Exercise description: An exact reproduction is needed of every line from the beginning of the data down to and including the line that contains "animali in ufficio", minus the pictures.

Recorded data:
•••
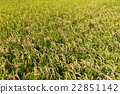 field, farm, rice 22851142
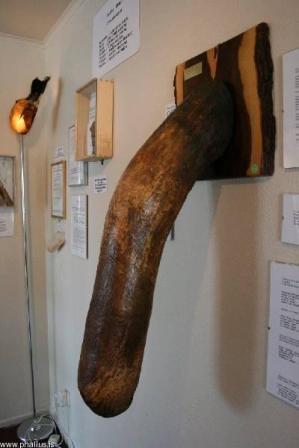 Islandia: El museo de penes.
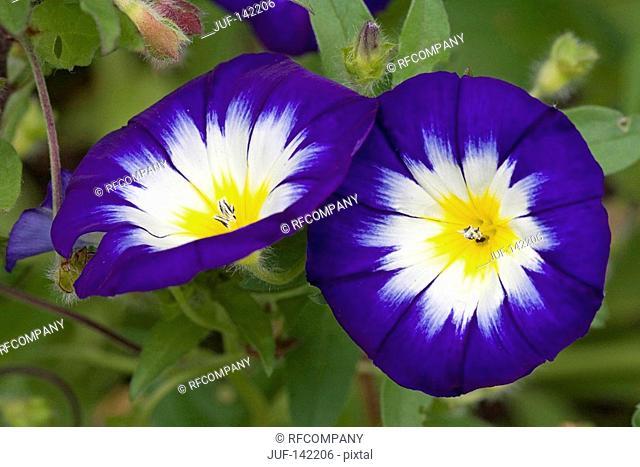 dwarf morning glory / Convolvulus tricolor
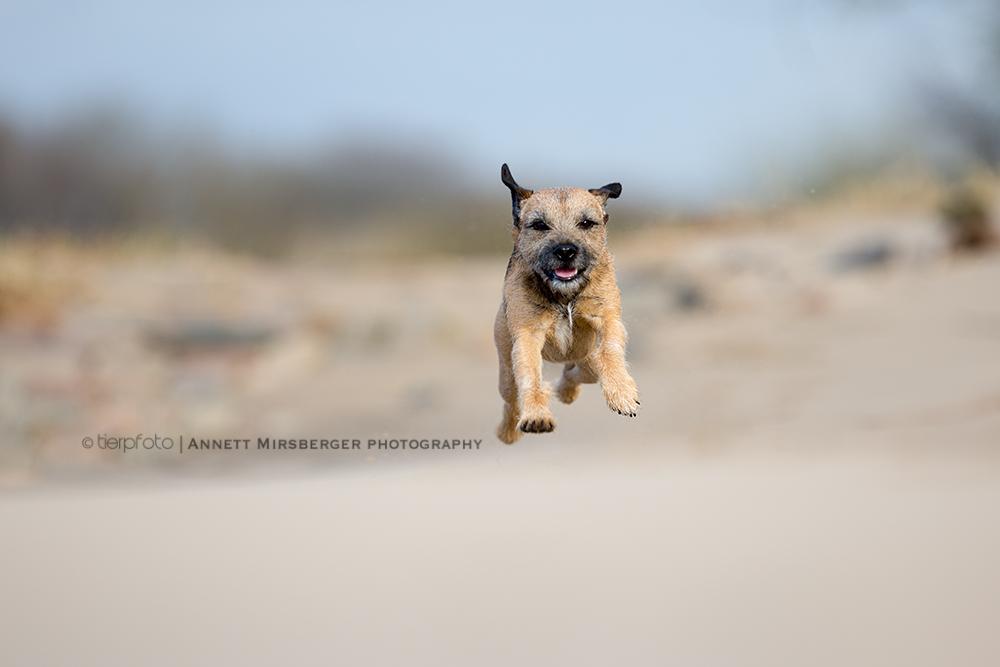 Oscar fliegt ins Wochenende...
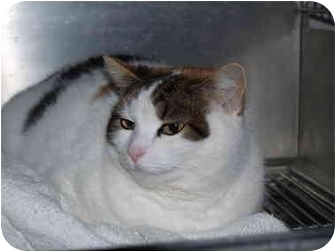 Domestic Shorthair Cat for adoption in El Cajon, California - April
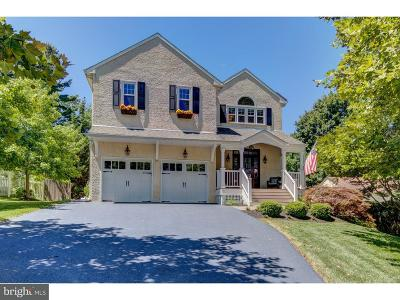 Delaware County Single Family Home For Sale: 104 Moscia Lane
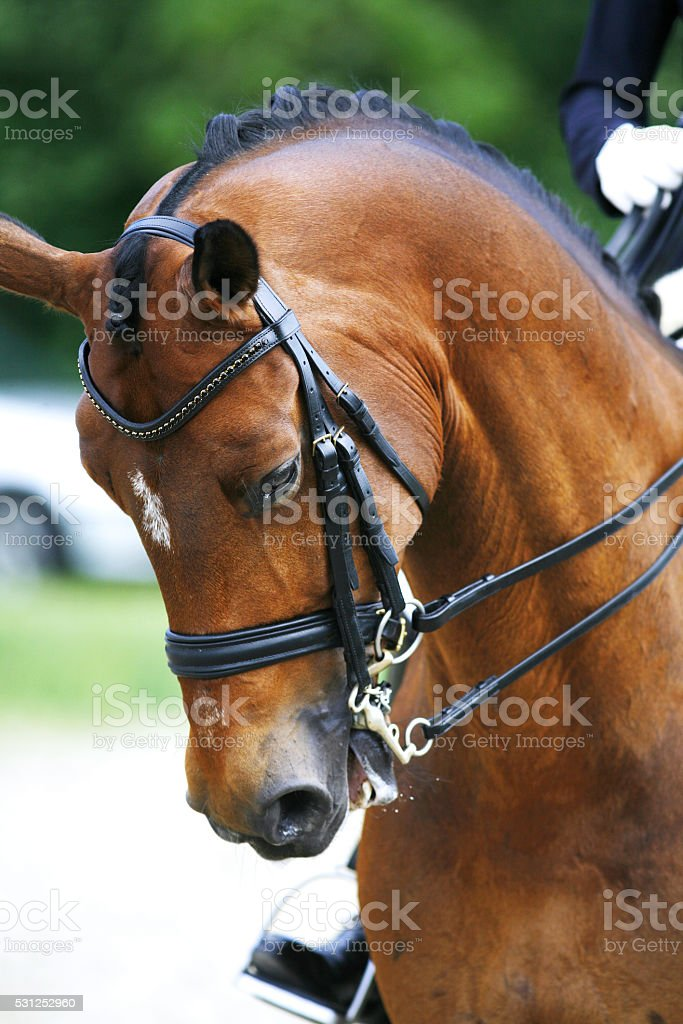 Head shot of a purebred dressage horse outdoors stock photo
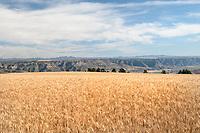 Wheat Fields Montana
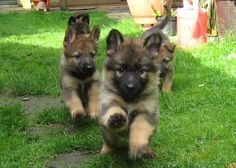 Cute German Shepard Puppies!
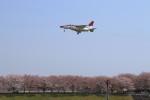 オポッサムさんが、入間飛行場で撮影した航空自衛隊 T-4の航空フォト(写真)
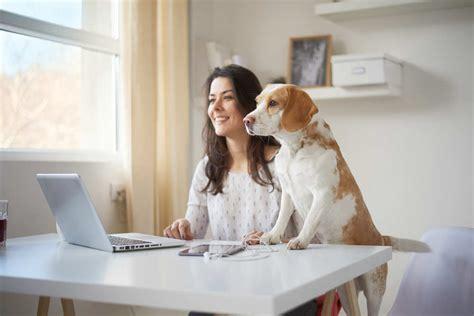 animali in ufficio cani in ufficio italia ecco le aziende in cui sono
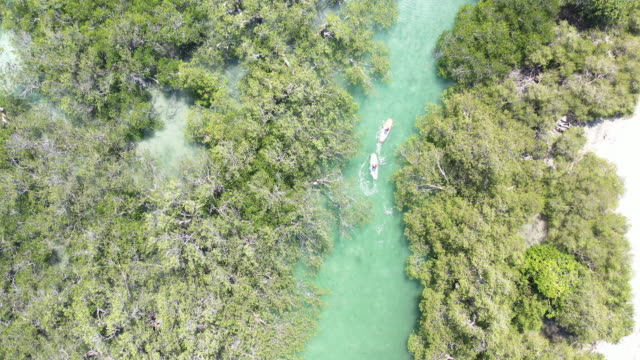 wide shot directly above couple stand up paddling through mangrove forest - using a paddle stock videos & royalty-free footage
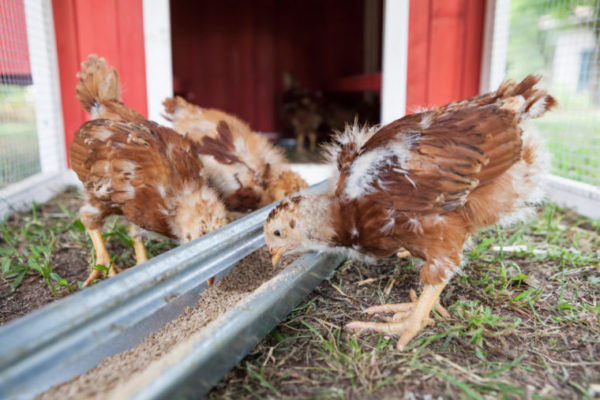 Introducing New Chickens to Established Flocks —Chickens in a Minute Video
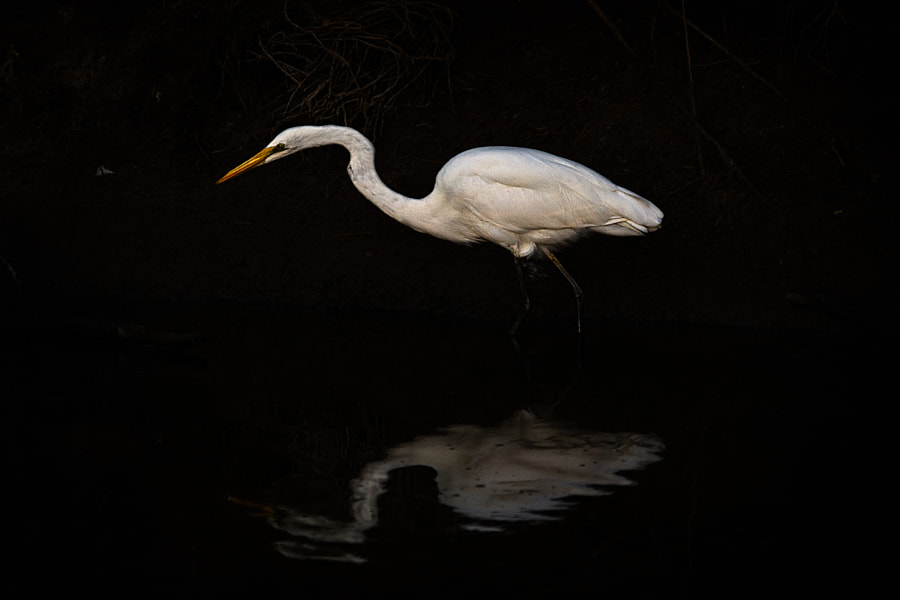 Great Egret by Paul Amyes on 500px.com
•••
Exercise answer:
 field, farm, rice 22851142
 Islandia: El museo de penes.
 dwarf morning glory / Convolvulus tricolor
 Oscar fliegt ins Wochenende...
 Domestic Shorthair Cat for adoption in El Cajon, California - April
 Delaware County Single Family Home For Sale: 104 Moscia Lane
 Head shot of a purebred dressage horse outdoors stock photo
 Wheat Fields Montana
 Cute German Shepard Puppies!
 オポッサムさんが、入間飛行場で撮影した航空自衛隊 T-4の航空フォト(写真)
 animali in ufficio cani in ufficio italia ecco le aziende in cui sono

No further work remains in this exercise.